はじめに
孫子の兵法が読まれる理由は、人間が生きていくに避けられない戦いの基本原則を説き、いかなる時代であっても応用できるという面白さがあるからだ。そこで孫子の兵法から基本原則を抜き出して応用すれば「知財戦略」の答えが見えてくるのではなかろうかと考えている。
兵法や戦略は戦いのノウハウである。基本的には理詰めであり論理的になっている。論理的である条件の一つに前提条件が同じであれば推論の結果、答えは同じとなる。つまり、共通する前提条件で物事を考えれば出てくる答えは同じである。戦略とは共通する前提を合わせるといった抽象的なものである。だからこそ自分の頭で考え、独自の答えを出していく応用力が求められる。
知財経営で会社の持続的発展を目指す
「知財管理」から「知財経営」への転換は知財関係者にとって最大の関心ごとである。「知財経営」の基本は社内にある知的資産を会社経営に取り入れて会社の持続的発展をめざすことである。つまり、知的財産のマネジメント法である。

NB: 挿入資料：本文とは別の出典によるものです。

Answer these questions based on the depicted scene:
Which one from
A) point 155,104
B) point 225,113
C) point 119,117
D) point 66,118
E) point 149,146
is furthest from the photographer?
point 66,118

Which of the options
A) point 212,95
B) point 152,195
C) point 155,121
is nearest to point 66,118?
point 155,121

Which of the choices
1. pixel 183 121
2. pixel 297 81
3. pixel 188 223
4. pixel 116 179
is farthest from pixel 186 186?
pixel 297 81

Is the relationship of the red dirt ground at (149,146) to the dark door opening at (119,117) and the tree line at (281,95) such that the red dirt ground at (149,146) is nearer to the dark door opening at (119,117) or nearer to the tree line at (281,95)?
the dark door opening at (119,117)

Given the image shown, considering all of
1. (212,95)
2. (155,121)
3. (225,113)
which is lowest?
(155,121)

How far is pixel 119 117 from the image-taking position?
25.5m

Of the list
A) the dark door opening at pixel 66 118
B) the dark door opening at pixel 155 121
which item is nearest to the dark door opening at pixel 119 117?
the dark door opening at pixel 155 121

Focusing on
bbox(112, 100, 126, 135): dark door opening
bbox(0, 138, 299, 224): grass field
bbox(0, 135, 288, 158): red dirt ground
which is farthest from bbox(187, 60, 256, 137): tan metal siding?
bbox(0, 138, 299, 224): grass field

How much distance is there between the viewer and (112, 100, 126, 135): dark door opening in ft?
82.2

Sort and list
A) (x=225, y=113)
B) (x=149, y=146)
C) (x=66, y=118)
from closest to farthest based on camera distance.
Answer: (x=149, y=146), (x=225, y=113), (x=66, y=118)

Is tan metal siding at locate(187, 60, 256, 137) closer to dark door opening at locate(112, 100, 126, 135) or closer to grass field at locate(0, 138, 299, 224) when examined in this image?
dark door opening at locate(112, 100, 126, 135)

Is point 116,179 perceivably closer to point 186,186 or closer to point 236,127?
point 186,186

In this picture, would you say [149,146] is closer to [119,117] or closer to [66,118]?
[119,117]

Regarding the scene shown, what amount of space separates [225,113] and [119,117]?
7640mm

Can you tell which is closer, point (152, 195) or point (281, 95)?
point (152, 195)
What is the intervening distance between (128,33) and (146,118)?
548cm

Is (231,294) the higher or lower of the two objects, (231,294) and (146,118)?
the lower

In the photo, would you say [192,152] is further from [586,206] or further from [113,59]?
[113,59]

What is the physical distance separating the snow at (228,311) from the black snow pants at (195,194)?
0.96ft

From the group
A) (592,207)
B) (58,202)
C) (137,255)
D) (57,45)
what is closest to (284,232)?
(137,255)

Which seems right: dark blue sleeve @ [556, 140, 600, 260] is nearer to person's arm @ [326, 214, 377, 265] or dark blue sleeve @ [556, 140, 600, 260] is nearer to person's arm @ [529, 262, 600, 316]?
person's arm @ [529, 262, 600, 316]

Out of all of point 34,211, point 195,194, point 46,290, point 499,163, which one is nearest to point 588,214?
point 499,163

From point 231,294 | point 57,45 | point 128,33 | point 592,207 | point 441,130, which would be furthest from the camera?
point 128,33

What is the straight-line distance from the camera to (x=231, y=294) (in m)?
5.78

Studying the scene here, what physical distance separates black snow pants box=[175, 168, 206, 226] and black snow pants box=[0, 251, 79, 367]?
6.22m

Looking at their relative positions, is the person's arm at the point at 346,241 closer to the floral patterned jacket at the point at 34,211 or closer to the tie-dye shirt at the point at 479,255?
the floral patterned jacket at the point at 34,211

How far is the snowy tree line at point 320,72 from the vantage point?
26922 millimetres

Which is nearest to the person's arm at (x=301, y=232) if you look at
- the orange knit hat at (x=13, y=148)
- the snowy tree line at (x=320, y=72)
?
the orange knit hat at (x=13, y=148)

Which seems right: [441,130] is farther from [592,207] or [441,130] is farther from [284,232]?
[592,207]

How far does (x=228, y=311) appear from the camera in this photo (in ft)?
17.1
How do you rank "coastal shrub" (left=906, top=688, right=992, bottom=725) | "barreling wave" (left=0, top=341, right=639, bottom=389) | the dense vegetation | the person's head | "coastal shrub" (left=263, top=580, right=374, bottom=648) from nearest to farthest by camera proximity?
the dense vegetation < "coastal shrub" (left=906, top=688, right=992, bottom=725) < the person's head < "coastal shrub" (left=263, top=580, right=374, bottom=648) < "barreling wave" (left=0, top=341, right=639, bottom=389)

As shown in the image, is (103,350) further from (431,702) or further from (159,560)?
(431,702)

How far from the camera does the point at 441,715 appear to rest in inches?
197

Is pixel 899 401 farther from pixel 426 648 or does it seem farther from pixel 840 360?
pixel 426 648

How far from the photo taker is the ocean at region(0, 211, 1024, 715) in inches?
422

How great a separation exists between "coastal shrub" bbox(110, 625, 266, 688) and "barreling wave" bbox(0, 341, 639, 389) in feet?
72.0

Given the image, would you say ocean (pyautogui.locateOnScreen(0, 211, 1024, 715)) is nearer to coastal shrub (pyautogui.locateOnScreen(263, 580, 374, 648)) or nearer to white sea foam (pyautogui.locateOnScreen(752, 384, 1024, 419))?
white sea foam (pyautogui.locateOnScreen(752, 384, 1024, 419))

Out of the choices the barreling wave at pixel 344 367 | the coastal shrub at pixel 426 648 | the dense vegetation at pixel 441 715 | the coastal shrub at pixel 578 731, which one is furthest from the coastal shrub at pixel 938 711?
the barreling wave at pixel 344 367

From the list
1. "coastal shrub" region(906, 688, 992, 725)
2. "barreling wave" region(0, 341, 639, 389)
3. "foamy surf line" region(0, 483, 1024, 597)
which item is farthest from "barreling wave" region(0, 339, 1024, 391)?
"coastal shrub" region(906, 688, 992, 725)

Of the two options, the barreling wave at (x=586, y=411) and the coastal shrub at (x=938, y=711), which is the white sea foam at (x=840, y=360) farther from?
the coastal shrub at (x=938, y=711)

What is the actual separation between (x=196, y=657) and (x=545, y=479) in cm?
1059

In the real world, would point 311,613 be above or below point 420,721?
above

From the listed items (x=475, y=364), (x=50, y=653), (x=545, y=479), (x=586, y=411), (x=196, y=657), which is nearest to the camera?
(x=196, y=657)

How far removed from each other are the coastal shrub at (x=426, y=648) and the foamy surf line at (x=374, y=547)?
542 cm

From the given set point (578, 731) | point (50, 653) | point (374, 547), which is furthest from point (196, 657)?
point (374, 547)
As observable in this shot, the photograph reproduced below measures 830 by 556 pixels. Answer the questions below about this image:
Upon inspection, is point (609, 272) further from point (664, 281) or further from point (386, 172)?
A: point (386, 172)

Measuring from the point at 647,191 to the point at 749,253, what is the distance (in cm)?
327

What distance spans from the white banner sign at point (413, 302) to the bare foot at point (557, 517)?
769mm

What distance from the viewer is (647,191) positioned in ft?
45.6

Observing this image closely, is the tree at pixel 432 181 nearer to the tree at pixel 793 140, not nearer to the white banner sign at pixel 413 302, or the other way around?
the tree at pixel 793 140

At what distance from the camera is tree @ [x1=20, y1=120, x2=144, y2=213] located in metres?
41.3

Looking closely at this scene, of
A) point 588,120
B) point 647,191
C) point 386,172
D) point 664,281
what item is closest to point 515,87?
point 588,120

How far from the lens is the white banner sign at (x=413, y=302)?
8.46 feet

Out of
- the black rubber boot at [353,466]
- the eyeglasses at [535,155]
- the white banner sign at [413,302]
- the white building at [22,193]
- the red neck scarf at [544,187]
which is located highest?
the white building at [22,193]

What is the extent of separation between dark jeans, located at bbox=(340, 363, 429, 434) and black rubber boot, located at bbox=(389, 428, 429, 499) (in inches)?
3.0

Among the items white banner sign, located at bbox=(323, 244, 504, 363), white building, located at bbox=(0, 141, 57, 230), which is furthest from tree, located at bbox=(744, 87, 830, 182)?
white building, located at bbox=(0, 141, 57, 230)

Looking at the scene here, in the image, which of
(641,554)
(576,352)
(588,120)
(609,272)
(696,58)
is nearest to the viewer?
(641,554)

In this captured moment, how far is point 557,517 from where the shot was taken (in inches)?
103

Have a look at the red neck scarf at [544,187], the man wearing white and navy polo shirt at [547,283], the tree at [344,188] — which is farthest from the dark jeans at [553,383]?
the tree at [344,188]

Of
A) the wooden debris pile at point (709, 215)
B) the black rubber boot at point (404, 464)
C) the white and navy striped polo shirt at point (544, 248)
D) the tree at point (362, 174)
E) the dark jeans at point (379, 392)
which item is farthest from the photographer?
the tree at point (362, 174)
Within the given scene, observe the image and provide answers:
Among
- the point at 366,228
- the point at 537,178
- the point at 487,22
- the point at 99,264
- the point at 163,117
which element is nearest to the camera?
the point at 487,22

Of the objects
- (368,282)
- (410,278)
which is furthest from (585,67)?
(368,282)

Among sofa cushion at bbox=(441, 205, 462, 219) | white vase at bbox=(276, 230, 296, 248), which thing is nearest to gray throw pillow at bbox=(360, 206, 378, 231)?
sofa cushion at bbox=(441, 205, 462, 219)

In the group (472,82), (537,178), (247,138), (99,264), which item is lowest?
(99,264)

しかし現状は企業経営と乖離した「知財管理」の体制を続けることで知的財産が持つ本来の機能(役割)が見失われている。それは、特許出願件数と会社の業績が関係なかったことで充分に証明されている。
「知財経営」を実践するには、まず社内にある知的資産を顕在化させる必要がある。暗黙知と言われている知的資産を顕在化する手段の一つが文書化である。しかし目に見えない「無体資産」を文書化し、知的財産に仕立て、それを、会社経営に取り入れる「知財マネジメント法」は日本には存在していない。